SPEAKER_01I can believe it. I can believe it. Yeah, I mean, it's it's all about asking the right questions, uh, making sure the tool understands the context. Um, and um I think it's a good reminder for listeners if you're not like getting into the settings of your your favorite chatbot of choice and like setting up the parameters and the um kind of instructions. Um, I think it's a good reminder to go do that and and fine-tune and and tinker with it a little bit and see kind of how it changes the results you get and and the personalities, at least, uh, with your with your chatbot of choice. So um that's a good reminder. But I also I think the way you're mentioning about you know over-reliance on AI is is interesting. Um, there's a fine line, I think, between using AI well and relying on it too heavily, right? Um, how do you separate you know smart, effective use of AI from the overdependence that could actually become a problem on the job?
SPEAKER_00I think the key is to treat AI as something that can enhance your decision making, but it cannot replace your decision making, uh, especially with hiring, because hiring is still fundamentally about people. It's people hiring people. AI can be incredibly useful, especially in the context of what we discussed earlier, where you've got this huge volume of applications and companies really struggling to get through some of that noise. It will help you prioritize the right candidates and bring consistency to the process, but you can't. Outsource judgment. For example, at CandyTech, where we use our AI scoring, we make sure to keep it super transparent so you can see why AI has scored something in the way that it has. And if you want, you can adjust the scoring mechanics, you can override it. So the human is always in control. And I think that's really important. It should never feel like a black box where we just give away the control to the machine. I think the balance will be using AI to guide you so you can make more data-driven decisions and be more efficient, but always keeping the final decision with a human.
SPEAKER_01That's good advice. Yeah. I mean, use it, use it for guidance. Don't um let it replace your reasoning. Um, because I think that at a certain point, you know, you really stop to you stop developing your critical thinking skills uh by offloading all your you know work to AI where you so you can't even think for yourself, you can't um, you know, answer some some some basic kind of uh tests and scenarios and and skill and and evaluations. Um and I think that's just gonna hurt you in the long run. So, you know, finding that balance is is really key. And um, I think you know, consuming um reading long form content is a good kind of helps your attention span and um helps you to kind of uh absorb information better. And there's uh there's a bunch of other you know um things you can do to improve that. But um one of my favorite aspects though with the shift to skills-based hiring is just how it uh widens the funnel, I would say, for for talent, uh talented people who don't necessarily look perfect on paper. Um have you seen examples where you know better assessments actually helped uncover candidates who may have just been overlooked otherwise because the resume didn't like particularly stand out?

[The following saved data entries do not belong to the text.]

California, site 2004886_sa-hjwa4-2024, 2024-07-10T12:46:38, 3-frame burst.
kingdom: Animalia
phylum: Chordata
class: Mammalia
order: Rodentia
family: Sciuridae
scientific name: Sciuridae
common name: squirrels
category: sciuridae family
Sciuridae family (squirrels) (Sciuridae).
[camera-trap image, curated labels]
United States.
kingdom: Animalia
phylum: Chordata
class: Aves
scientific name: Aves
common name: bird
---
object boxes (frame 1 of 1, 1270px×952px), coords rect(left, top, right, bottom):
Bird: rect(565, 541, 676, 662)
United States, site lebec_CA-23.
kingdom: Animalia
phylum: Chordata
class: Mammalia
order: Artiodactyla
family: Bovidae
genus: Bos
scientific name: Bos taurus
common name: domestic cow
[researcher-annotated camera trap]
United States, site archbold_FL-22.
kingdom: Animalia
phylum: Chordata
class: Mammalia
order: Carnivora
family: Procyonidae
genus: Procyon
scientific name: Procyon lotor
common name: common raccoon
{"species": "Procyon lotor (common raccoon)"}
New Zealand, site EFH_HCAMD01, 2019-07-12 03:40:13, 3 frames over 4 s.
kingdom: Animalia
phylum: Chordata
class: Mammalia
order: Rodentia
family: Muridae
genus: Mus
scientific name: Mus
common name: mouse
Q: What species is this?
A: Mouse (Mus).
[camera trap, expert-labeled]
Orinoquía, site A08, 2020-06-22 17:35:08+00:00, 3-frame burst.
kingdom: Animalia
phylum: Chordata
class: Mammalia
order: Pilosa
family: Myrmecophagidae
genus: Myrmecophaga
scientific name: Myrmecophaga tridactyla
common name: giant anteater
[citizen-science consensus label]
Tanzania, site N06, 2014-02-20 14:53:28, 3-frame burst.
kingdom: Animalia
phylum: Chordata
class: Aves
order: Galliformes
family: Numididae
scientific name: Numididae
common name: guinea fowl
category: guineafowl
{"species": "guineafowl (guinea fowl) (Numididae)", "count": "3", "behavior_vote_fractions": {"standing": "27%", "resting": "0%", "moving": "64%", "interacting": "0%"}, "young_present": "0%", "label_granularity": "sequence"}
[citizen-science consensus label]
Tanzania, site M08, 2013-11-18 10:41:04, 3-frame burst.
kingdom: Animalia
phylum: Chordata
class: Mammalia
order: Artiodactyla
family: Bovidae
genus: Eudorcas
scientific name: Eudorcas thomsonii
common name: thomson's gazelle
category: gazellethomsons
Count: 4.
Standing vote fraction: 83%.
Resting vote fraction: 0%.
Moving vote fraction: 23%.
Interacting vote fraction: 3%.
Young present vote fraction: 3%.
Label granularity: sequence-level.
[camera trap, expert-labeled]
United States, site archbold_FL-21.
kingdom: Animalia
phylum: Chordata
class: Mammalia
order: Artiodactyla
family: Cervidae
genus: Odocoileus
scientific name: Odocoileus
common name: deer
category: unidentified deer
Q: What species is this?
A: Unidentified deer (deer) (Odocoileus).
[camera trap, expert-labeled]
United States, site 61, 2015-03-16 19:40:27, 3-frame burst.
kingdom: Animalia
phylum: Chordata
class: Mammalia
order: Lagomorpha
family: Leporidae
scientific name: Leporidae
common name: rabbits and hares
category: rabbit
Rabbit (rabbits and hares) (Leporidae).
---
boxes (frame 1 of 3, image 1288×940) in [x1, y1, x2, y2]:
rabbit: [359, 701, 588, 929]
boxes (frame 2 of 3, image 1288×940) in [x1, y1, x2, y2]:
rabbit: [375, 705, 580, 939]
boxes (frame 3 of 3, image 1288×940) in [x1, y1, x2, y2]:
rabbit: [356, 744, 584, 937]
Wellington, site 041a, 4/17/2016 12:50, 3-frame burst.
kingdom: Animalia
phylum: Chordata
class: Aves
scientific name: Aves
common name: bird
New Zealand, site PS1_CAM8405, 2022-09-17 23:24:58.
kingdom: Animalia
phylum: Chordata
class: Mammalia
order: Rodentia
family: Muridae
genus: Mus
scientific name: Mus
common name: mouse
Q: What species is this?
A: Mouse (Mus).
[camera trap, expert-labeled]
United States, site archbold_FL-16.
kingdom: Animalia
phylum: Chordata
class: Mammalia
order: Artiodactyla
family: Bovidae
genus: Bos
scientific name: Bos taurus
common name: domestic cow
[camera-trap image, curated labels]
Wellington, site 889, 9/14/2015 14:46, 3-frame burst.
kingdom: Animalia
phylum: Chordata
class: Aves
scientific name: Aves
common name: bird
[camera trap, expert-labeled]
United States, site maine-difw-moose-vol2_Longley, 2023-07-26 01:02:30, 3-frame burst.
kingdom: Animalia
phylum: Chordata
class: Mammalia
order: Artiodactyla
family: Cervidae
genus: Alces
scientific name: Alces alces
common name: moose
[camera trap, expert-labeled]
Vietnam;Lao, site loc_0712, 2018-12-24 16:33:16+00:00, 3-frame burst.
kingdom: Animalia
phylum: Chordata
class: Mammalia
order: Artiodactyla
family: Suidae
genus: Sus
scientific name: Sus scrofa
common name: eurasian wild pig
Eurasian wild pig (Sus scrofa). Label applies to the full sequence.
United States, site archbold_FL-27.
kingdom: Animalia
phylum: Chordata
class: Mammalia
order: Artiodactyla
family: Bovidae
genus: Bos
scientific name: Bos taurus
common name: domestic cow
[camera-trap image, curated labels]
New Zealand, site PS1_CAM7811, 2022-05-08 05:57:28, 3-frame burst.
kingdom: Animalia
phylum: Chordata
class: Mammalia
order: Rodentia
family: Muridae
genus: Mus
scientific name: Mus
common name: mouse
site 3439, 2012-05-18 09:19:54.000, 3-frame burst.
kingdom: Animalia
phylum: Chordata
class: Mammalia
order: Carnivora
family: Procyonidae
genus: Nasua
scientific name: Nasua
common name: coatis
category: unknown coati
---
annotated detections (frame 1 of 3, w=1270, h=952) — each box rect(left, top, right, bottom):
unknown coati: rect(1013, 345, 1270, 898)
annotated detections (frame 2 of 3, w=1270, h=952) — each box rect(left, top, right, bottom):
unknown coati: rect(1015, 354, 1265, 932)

SPEAKER_00Yeah, actually all the time. And it's it's part of the part of the role that I find the most meaningful because if you actually think about it, with traditional hiring, uh you can't even quantify how many times the best candidate for a role has probably just been filtered out before anyone even speaks to them, just based on where they studied or where they've worked previously or how many years of experience that they had. What I love about skills-based hiring is it changes that because it's a meritocracy. So you're just giving candidates an opportunity to demonstrate what they can actually do, and then companies can discover people that they probably wouldn't have considered before. Similar to the example I gave you earlier with SQL, when you drop the requirement and that rigid um years of experience requirement, you end up hiring people who you just wouldn't even have entertained um when you had that requirement in place. And we often hear that those people end up performing incredibly in the role, um, even though they didn't look strong on paper or didn't match the parameters that would have been set up before. Um, we hear it a lot when companies open up the funnel just to let anyone take an assessment who obviously has uh the right sort of experience, but just not in that rigid way. And then they prioritize who they bring into the next stages of the process purely based on their performance in the assessment.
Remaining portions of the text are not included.